[USING THE INFORMATION]:
[1] In the excerpted text, how many signals do ten years of one-minute bars amount to?
[2] Copy word for word the part of the excerpted text starting with "A few of these" and going on through "story, not evidence.".

[EXCERPTED TEXT]:
━━━

A few of these deserve more than a table cell.
Cost shape (rows 03–04). This is the one people underestimate. An HMM or a gradient-boosted model pays its heavy compute once, in fit(). After that a signal costs microseconds on the same CPU running the backtest. An LLM has no "trained once" stage that you own — every signal request pays full inference again, in seconds, on a GPU, metered per token. Ten years of one-minute bars is a few million signals. Do that math with per-token billing before you commit.
Reproducibility (row 07). A backtest you run on Monday should match the one you run on Friday. With ML that is free: same input, same output. With an LLM you are fighting temperature, top-p, and silent model-version drift. You can claw some of it back with temperature=0 and version pinning, but "some" is not "all," and a backtest you cannot reproduce is a story, not evidence.

━━━

[DATA TO EXAMINE]:
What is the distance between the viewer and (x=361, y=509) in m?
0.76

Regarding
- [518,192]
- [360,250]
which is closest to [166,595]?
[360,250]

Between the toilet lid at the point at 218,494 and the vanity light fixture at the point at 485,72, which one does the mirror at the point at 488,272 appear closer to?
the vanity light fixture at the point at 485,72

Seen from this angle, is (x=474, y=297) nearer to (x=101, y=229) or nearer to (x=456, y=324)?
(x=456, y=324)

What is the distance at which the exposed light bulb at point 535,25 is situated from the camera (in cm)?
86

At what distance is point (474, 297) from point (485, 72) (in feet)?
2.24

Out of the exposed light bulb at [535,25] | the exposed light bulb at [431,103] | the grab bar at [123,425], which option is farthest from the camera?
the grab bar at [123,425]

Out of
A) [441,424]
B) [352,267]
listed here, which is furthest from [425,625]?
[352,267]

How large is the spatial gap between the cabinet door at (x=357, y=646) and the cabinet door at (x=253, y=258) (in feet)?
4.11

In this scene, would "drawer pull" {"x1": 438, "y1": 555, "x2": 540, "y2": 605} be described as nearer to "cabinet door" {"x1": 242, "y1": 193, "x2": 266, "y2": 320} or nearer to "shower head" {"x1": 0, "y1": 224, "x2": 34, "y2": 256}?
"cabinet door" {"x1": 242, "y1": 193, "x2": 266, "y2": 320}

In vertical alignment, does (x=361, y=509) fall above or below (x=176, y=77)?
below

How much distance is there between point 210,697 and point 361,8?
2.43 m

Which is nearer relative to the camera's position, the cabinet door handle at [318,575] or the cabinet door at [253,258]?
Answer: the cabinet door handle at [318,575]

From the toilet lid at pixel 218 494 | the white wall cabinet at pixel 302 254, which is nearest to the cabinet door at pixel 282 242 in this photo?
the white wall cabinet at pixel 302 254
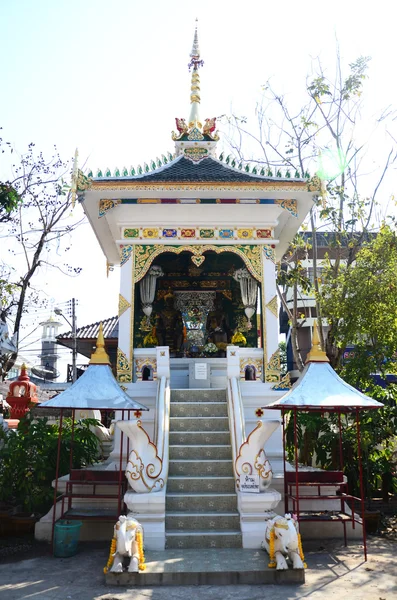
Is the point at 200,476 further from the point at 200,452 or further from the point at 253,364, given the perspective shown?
the point at 253,364

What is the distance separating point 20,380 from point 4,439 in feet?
14.0

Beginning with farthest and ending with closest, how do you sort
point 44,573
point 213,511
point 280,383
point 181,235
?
point 181,235, point 280,383, point 213,511, point 44,573

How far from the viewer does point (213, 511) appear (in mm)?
6621

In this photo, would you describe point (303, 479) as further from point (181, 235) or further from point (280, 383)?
point (181, 235)

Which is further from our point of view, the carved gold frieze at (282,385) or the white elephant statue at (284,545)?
the carved gold frieze at (282,385)

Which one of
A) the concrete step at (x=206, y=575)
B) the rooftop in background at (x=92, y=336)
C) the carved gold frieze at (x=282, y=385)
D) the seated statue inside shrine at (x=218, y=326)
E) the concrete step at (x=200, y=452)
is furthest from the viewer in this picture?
the rooftop in background at (x=92, y=336)

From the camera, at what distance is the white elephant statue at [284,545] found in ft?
17.8

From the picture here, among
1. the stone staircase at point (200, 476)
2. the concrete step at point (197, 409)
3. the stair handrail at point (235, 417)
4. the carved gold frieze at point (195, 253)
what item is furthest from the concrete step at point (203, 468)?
the carved gold frieze at point (195, 253)

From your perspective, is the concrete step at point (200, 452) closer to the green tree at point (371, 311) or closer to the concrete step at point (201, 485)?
the concrete step at point (201, 485)

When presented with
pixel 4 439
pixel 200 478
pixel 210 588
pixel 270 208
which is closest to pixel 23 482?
pixel 4 439

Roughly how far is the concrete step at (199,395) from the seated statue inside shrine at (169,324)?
3.62m

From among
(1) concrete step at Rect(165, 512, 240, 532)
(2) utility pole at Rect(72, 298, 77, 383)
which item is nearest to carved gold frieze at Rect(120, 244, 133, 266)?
(1) concrete step at Rect(165, 512, 240, 532)

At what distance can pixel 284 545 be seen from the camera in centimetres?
543

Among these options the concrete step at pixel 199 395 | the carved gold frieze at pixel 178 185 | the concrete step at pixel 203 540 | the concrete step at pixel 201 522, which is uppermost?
the carved gold frieze at pixel 178 185
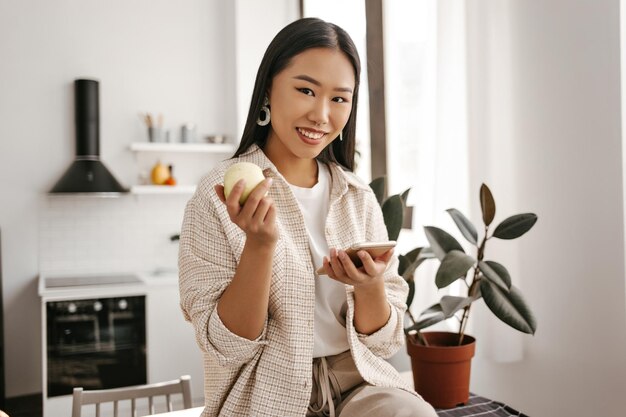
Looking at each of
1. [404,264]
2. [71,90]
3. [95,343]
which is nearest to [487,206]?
[404,264]

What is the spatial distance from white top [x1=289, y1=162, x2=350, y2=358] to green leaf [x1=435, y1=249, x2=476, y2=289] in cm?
41

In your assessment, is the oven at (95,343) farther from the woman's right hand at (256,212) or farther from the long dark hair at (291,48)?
the woman's right hand at (256,212)

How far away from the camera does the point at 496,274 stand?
64.3 inches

━━━

[SOLUTIONS IN ORDER]:
[1] A few million signals.

[2]
A few of these deserve more than a table cell.
Cost shape (rows 03–04). This is the one people underestimate. An HMM or a gradient-boosted model pays its heavy compute once, in fit(). After that a signal costs microseconds on the same CPU running the backtest. An LLM has no "trained once" stage that you own — every signal request pays full inference again, in seconds, on a GPU, metered per token. Ten years of one-minute bars is a few million signals. Do that math with per-token billing before you commit.
Reproducibility (row 07). A backtest you run on Monday should match the one you run on Friday. With ML that is free: same input, same output. With an LLM you are fighting temperature, top-p, and silent model-version drift. You can claw some of it back with temperature=0 and version pinning, but "some" is not "all," and a backtest you cannot reproduce is a story, not evidence.